I keep my own smile mild. “Not lost. Simply admiring the imperial art collection.”
“Ah. Yes. Certainly the most compelling feature of this part of the palace is the art.”
She pauses a few paces away from me and lifts her slim black eyebrows. “If you were thinking of paying a private call on His Imperial Highness, I’m afraid he’s quite satisfied already.”
After an interlude with her? Given her animosity toward me, I suspect there’s at least as much chance that she’s spinning fables to intimidate me as telling the truth.
“I’m glad to hear he’s well, since I had no such intention,” I say evenly. “I’m quite content to wait for my wedding night.”
Bianca presses her hand to her lips against an elegant snort. “How confident you are with so many trials still ahead of you. As if you can offer him anything that would suit him better than the ladies of his own country and court.”
“He had those ladies before, and yet he asked me to come all the way from Accasy. I’m sure he can make up his own mind about who would make him happiest.”
A full laugh spills out of her. She shakes her head. “You naïve little girl. If you think his choice will have anything to do with what makes him happy and not what serves his purposes best, there’s nothing I can do for you.”
She saunters off down the hall, and I don’t bother to call a retort after her. It’s not as if she has any interest in helping me.

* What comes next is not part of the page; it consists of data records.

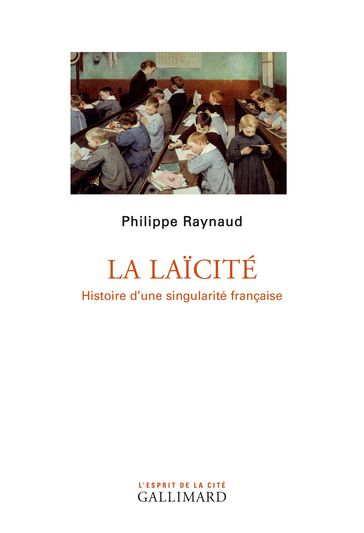 La laïcité. Histoire d'une singularité française - Philippe Raynaud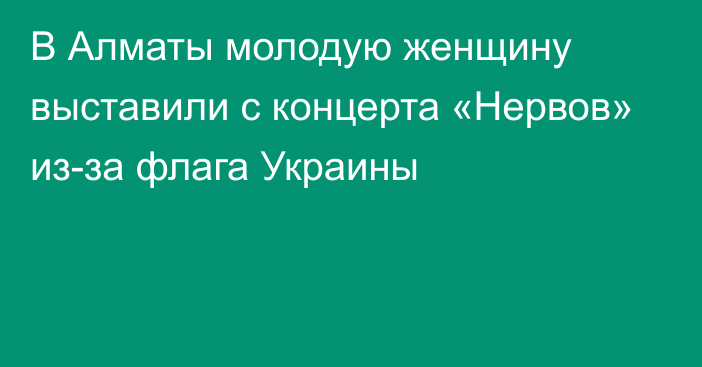 В Алматы молодую женщину выставили с концерта «Нервов» из-за флага Украины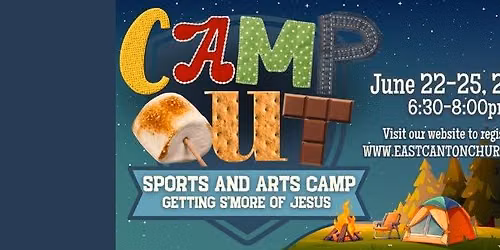 "Camp Out" Sports & Arts Camp
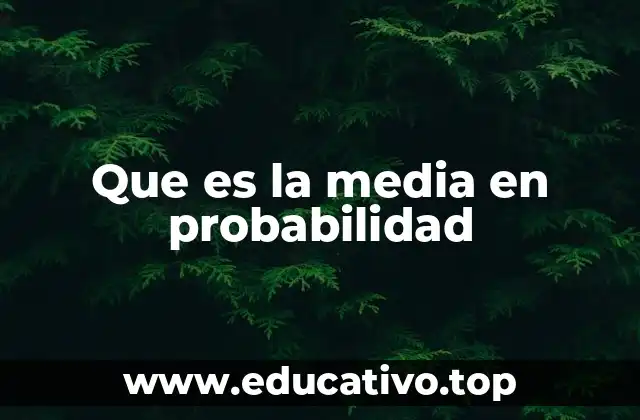 Que es la media en probabilidad
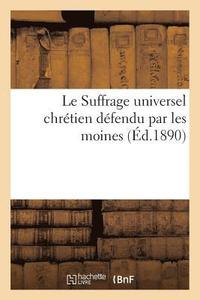 bokomslag Le Suffrage Universel Chretien Defendu Par Les Moines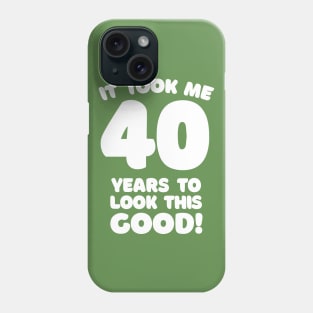 It Took Me 40 Years To Look This Good - Funny Birthday Design Phone Case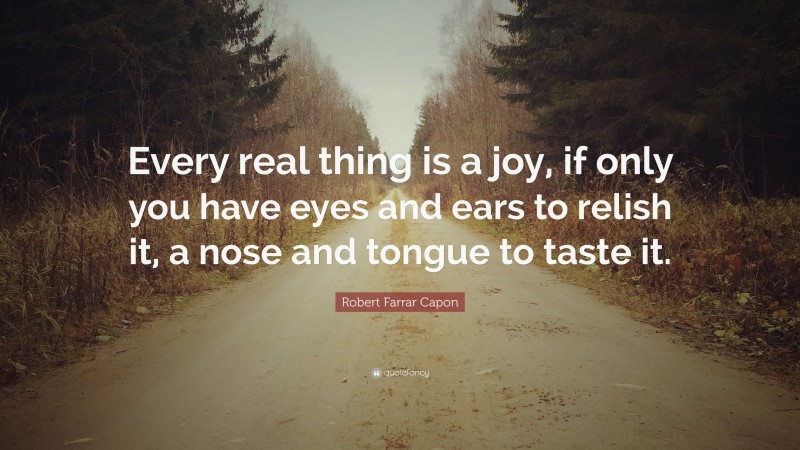 Robert Farrar Capon Quote: “Every real thing is a joy, if only you have eyes and ears to relish it, a nose and tongue to taste it.”
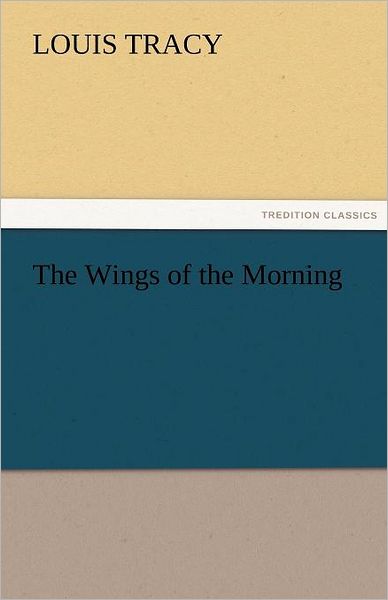 Cover for Louis Tracy · The Wings of the Morning (Tredition Classics) (Taschenbuch) (2011)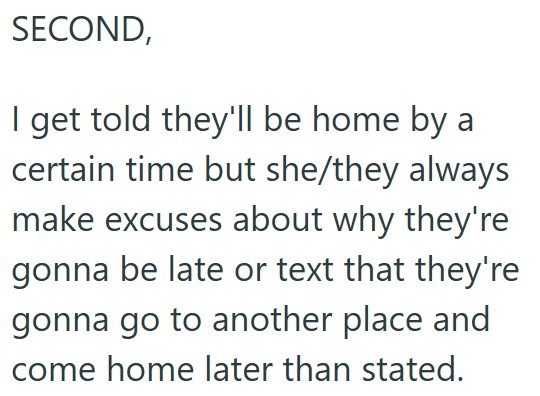 SECOND, I get told they'll be home by a certain time but she/they always make excuses about why they're gonna be late or text that they're gonna go to another place and come home later than stated.
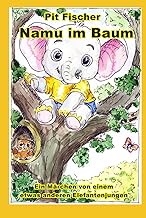 Namu im Baum: Ein Märchen von einem etwas anderen Elefantenjungen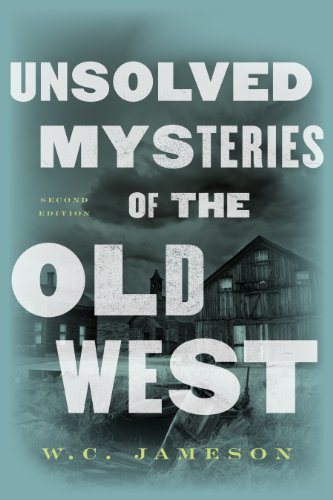 Imagen de archivo de Unsolved Mysteries of the Old West a la venta por ThriftBooks-Dallas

That entire conversation was about serving her purpose—to needle me in every way possible.
I draw my gaze back to the tapestries before me. One depicts a view over Dariu’s capital city, the beige and tan buildings rising in stately rows beneath the stark blue of the sky. An ache fills my throat at the thought of the much more colorful streets of the capital I left behind—the oranges and yellows and pinks that brighten Accasy’s homes.
No doubt the Darium court would consider them gauche. I haven’t felt a trace of that sort of friendly warmth within these walls.
Back home, some of those bright buildings have lain empty since before I was born, cobwebs clogging the windows, roofs sagging. Haunting memorials to families displaced or “eliminated” as utterly as the two ladies whose throats I’ve seen slit.
We could see their windows filled with light and merriment again. See every town and village thriving as they haven’t in centuries.
It all depends on me.
I drift farther down the hallway, taking in sweeping landscapes and fanciful scenes from tales of the godlen. None of Elox, I’m not surprised to see—most feature Creaden in his lordly acts or Sabrelle spurring on a battle.
When footsteps next approach, they’re the heavier tread of a man, though a little errant in their rhythm. Marclinus emerges from around the corner with his fine purple shirt carelessly askew and a goblet clasped in one hand.
I paste on a sunnier smile than I offered Bianca and turn to meet him. “Your Imperial Highness. How wonderful to see you.”
The imperial heir’s gaze rakes over my body in one of my new, filmier dresses. The fabric is hardly transparent, but the openness of his leer makes me feel uncomfortably naked.
So much for what Bianca claimed about all his needs being “satisfied.”
Her other comments stick with me, though. I’m aware he must want a wife as a political tool as much as anything else, but maybe I haven’t focused on that aspect enough. On showing how my differing experiences from the ladies of his court are an asset rather than a flaw.
Marclinus grins widely at me, swirling his goblet in his hand. A tang of wine wafts from it, but he looks sober enough, if a little looser than he seemed yesterday.
“Did you come up here looking for me?” he asks. “But no tea this time?”
He sounds amused rather than disdainful. I suppose he’s in a better mood than during my previous overture.
Does that mean he’d be more open to hearing an appeal?
I glance down at my hands as if wishing I could make a tray appear. “You didn’t seem very enthusiastic about it. I wouldn’t want you to think I have no concern for your tastes.”
“Hmm. I won’t deny I can be rather changeable at times.” He laughs as if this is a great joke and then crosses the last distance between us. Slipping his hand around my elbow, he nudges me to walk with him down the hall.
I keep my stance relaxed through sheer force of will, fighting the urge to recoil from his nearness. He might be stunning to look at, but everything else I’ve seen from this man so far inclines me to maintain as much distance as I can get.
I have to bring out another side of him. A better side of that changeable nature he admitted.